Please write out exactly, without any picture, each line from the first in the listing through the line that includes "也许，有一天，有人问你，最难".

↓↓↓

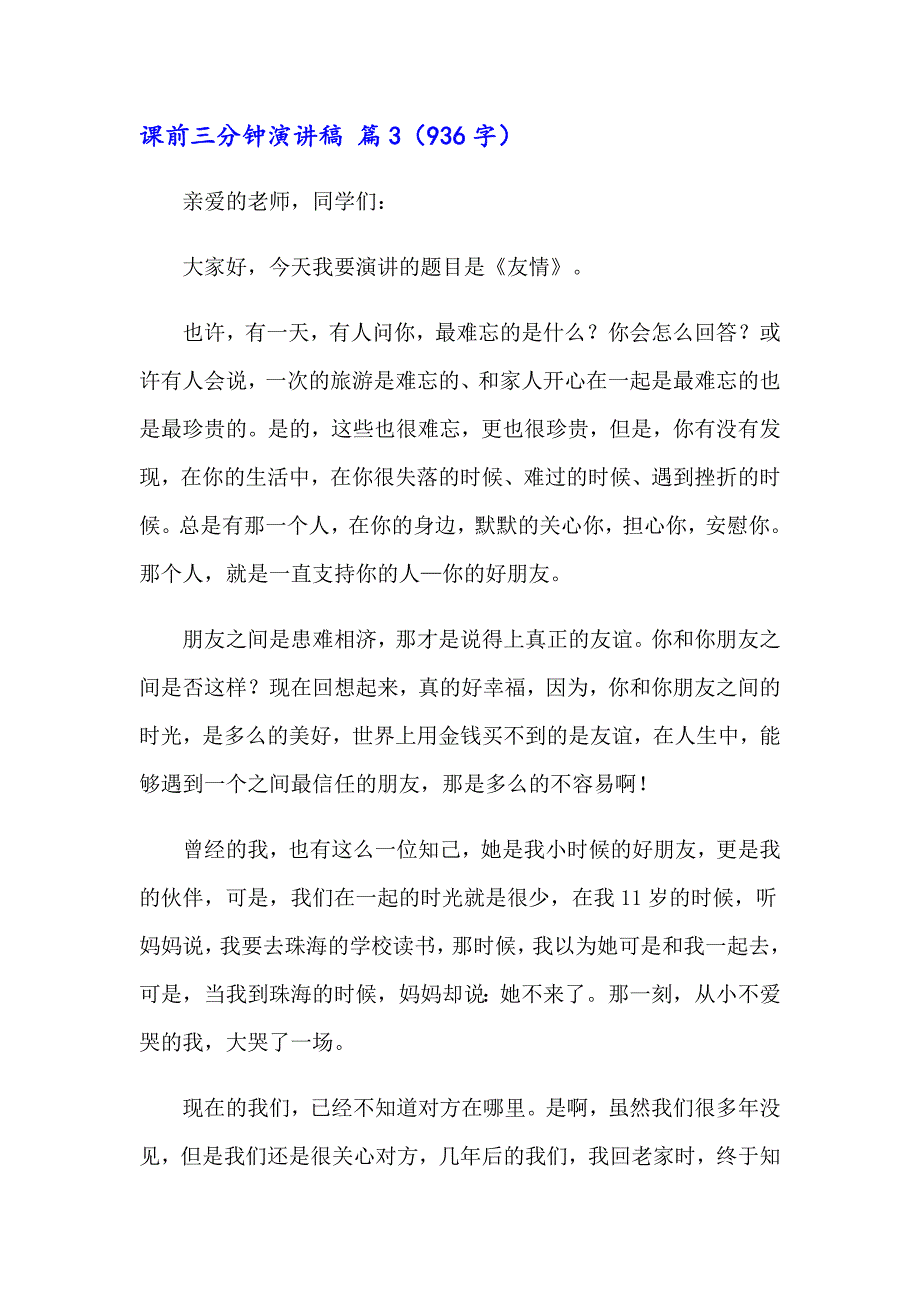 课前三分钟演讲稿 篇3（936字）

亲爱的老师，同学们：

大家好，今天我要演讲的题目是《友情》。

也许，有一天，有人问你，最难忘的是什么？你会怎么回答？或许有人会说，一次的旅游是难忘的、和家人开心在一起是最难忘的也是最珍贵的。是的，这些也很难忘，更也很珍贵，但是，你有没有发现，在你的生活中，在你很失落的时候、难过的时候、遇到挫折的时候。总是有那一个人，在你的身边，默默的关心你，担心你，安慰你。那个人，就是一直支持你的人—你的好朋友。

朋友之间是患难相济，那才是说得上真正的友谊。你和你朋友之间是否这样？现在回想起来，真的好幸福，因为，你和你朋友之间的时光，是多么的美好，世界上用金钱买不到的是友谊，在人生中，能够遇到一个之间最信任的朋友，那是多么的不容易啊！

曾经的我，也有这么一位知己，她是我小时候的好朋友，更是我的伙伴，可是，我们在一起的时光就是很少，在我11岁的时候，听妈妈说，我要去珠海的学校读书，那时候，我以为她可是和我一起去，可是，当我到珠海的时候，妈妈却说：她不来了。那一刻，从小不爱哭的我，大哭了一场。

现在的我们，已经不知道对方在哪里。是啊，虽然我们很多年没见，但是我们还是很关心对方，几年后的我们，我回老家时，终于知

↑↑↑

**PROBLEM SOLUTION:**
 课前三分钟演讲稿 篇3（936字）

亲爱的老师，同学们：

大家好，今天我要演讲的题目是《友情》。

也许，有一天，有人问你，最难忘的是什么？你会怎么回答？或许有人会说，一次的旅游是难忘的、和家人开心在一起是最难忘的也是最珍贵的。是的，这些也很难忘，更也很珍贵，但是，你有没有发现，在你的生活中，在你很失落的时候、难过的时候、遇到挫折的时候。总是有那一个人，在你的身边，默默的关心你，担心你，安慰你。那个人，就是一直支持你的人—你的好朋友。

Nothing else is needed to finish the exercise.